◆ **SHORT EXERCISE**
Render the material as a Markdown table with columns headed Row and Line, starting at the line that contains "As observed in this photograph, for" and continuing through the end of the material. Put each line in its own row, and omit blank lines.

◆ **Records from a spatial question set**
—————

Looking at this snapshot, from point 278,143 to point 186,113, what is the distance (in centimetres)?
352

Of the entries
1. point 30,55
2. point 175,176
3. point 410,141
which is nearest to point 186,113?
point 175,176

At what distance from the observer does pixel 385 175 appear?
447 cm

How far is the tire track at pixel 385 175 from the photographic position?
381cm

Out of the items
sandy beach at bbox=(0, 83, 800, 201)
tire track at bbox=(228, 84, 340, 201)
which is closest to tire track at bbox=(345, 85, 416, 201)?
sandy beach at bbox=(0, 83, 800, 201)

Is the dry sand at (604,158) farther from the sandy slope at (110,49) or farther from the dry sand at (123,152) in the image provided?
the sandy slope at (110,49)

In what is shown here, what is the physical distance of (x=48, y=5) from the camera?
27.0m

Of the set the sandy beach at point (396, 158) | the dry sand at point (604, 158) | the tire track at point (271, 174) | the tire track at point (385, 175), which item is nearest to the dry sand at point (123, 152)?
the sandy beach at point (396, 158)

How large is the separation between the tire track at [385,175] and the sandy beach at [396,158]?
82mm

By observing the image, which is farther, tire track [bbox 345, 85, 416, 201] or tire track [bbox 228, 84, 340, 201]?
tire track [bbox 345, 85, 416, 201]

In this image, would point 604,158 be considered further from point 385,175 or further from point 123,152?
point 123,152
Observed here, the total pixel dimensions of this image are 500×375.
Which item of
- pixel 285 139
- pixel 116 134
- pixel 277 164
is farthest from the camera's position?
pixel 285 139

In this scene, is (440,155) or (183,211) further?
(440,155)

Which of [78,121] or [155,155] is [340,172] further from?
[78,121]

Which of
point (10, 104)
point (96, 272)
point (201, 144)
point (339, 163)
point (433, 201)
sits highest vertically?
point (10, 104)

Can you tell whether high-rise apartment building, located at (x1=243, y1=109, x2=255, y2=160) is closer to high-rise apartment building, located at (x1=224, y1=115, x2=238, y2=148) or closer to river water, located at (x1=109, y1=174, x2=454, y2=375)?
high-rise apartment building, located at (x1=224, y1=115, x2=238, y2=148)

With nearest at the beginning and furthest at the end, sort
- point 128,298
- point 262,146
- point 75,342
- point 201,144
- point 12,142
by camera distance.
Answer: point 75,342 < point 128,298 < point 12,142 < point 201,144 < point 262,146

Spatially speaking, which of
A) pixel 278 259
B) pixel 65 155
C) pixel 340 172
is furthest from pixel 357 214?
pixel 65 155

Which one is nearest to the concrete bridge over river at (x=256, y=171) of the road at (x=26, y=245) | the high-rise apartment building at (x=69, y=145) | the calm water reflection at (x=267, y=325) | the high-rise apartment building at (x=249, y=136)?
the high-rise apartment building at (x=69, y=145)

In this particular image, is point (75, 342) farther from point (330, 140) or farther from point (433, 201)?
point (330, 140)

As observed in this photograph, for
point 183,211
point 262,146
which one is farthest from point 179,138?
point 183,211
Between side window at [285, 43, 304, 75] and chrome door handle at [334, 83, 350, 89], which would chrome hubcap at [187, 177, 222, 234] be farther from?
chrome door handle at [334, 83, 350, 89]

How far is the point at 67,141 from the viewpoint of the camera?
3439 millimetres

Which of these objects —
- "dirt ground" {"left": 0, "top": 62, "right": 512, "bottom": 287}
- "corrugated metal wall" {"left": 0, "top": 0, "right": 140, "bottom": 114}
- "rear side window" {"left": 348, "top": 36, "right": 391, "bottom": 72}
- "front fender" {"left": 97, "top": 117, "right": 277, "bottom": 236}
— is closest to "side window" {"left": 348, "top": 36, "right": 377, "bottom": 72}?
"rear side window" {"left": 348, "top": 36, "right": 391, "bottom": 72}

—————

◆ **IN RESPONSE**
| Row | Line |
|---|---|
| 1 | As observed in this photograph, for |
| 2 | point 183,211 |
| 3 | point 262,146 |
| 4 | which one is farthest from point 179,138? |
| 5 | point 183,211 |
| 6 | Between side window at [285, 43, 304, 75] and chrome door handle at [334, 83, 350, 89], which would chrome hubcap at [187, 177, 222, 234] be farther from? |
| 7 | chrome door handle at [334, 83, 350, 89] |
| 8 | How far is the point at 67,141 from the viewpoint of the camera? |
| 9 | 3439 millimetres |
| 10 | Which of these objects — |
| 11 | - "dirt ground" {"left": 0, "top": 62, "right": 512, "bottom": 287} |
| 12 | - "corrugated metal wall" {"left": 0, "top": 0, "right": 140, "bottom": 114} |
| 13 | - "rear side window" {"left": 348, "top": 36, "right": 391, "bottom": 72} |
| 14 | - "front fender" {"left": 97, "top": 117, "right": 277, "bottom": 236} |
| 15 | — is closest to "side window" {"left": 348, "top": 36, "right": 377, "bottom": 72}? |
| 16 | "rear side window" {"left": 348, "top": 36, "right": 391, "bottom": 72} |